[START]

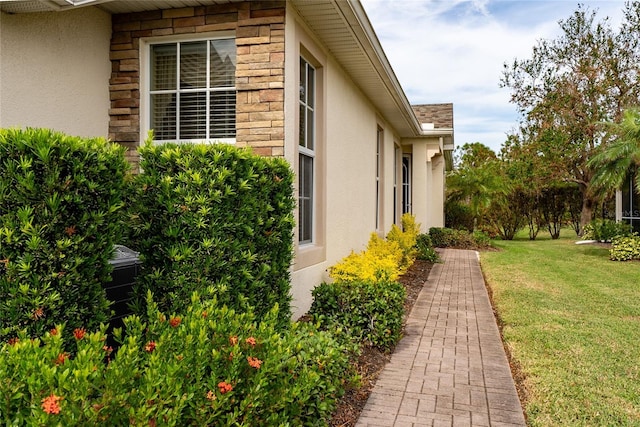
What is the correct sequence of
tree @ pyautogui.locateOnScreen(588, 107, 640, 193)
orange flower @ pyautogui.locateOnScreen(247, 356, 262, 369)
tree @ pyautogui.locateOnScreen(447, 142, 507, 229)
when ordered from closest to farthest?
orange flower @ pyautogui.locateOnScreen(247, 356, 262, 369) → tree @ pyautogui.locateOnScreen(588, 107, 640, 193) → tree @ pyautogui.locateOnScreen(447, 142, 507, 229)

[END]

* SET TASK: Rewrite every one of the records above with "closest" replaced by "nearest" and everything else unchanged. Leave the pictures out.

* FULL SOLUTION:
What is the correct sequence of
tree @ pyautogui.locateOnScreen(588, 107, 640, 193)
orange flower @ pyautogui.locateOnScreen(247, 356, 262, 369)
tree @ pyautogui.locateOnScreen(447, 142, 507, 229)
when ordered from nearest to farthest?
orange flower @ pyautogui.locateOnScreen(247, 356, 262, 369) → tree @ pyautogui.locateOnScreen(588, 107, 640, 193) → tree @ pyautogui.locateOnScreen(447, 142, 507, 229)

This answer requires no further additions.